• WHAT TO WORK ON: Entries follow. Set all of them down as they stand.

• ENTRIES SUPPLIED:
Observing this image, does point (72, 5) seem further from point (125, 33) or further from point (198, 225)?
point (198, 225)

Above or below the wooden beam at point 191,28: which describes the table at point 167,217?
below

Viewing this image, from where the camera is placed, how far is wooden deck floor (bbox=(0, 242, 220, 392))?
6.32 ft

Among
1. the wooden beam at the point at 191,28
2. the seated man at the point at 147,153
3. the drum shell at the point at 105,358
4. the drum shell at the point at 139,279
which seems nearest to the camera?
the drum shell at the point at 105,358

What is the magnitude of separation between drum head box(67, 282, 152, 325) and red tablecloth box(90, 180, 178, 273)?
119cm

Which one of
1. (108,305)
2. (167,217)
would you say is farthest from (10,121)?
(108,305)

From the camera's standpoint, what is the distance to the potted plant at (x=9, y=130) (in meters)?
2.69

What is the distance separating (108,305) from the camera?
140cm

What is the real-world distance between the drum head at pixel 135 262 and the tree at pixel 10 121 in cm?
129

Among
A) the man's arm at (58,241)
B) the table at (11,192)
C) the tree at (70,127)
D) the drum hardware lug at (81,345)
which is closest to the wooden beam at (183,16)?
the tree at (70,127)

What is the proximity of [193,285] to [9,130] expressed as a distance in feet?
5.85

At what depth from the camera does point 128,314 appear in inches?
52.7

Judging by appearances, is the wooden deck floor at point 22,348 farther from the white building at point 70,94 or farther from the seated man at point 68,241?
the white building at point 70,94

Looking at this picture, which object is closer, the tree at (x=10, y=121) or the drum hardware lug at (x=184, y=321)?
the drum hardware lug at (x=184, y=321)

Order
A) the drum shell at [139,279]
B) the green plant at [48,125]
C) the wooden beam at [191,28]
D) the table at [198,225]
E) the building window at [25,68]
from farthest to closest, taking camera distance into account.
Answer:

• TASK ANSWER:
Observing this image, does point (72, 5) seem further from point (125, 33) or further from point (198, 225)?
point (198, 225)

Above or below the wooden beam at point 191,28: which describes the table at point 167,217?
below

Viewing this image, from where the camera is placed, how far is wooden deck floor (bbox=(0, 242, 220, 392))?
6.32 ft

Among
1. the wooden beam at the point at 191,28
2. the seated man at the point at 147,153
3. the drum shell at the point at 105,358
4. the drum shell at the point at 139,279
which seems nearest to the camera?
the drum shell at the point at 105,358

What is the magnitude of separation between drum head box(67, 282, 152, 325) and red tablecloth box(90, 180, 178, 273)?
119cm

Which one of
1. (108,305)
2. (167,217)
would you say is farthest from (10,121)?
(108,305)

From the camera's standpoint, what is the distance to the potted plant at (x=9, y=130) (in meters)?
2.69

What is the distance separating (108,305) from the camera?
140cm

What is the real-world distance between the drum head at pixel 135 262 and the tree at pixel 10 121 in cm?
129

Among
A) the man's arm at (58,241)
B) the table at (11,192)
C) the tree at (70,127)
D) the drum hardware lug at (81,345)
which is closest to the wooden beam at (183,16)?
the tree at (70,127)

What is the proximity of [193,285] to [9,130] expressed as a distance in feet?
5.85

At what depth from the camera does point 128,314 appear in inches?
52.7

Judging by appearances, is the wooden deck floor at point 22,348 farther from the white building at point 70,94 or farther from the seated man at point 68,241?
the white building at point 70,94

Looking at this picture, which object is closer, the tree at (x=10, y=121) or the drum hardware lug at (x=184, y=321)?
the drum hardware lug at (x=184, y=321)

Order
A) the drum shell at [139,279]
B) the green plant at [48,125]
C) the wooden beam at [191,28]
D) the table at [198,225]
E) the building window at [25,68]
from farthest to closest, taking camera distance into account.
Answer:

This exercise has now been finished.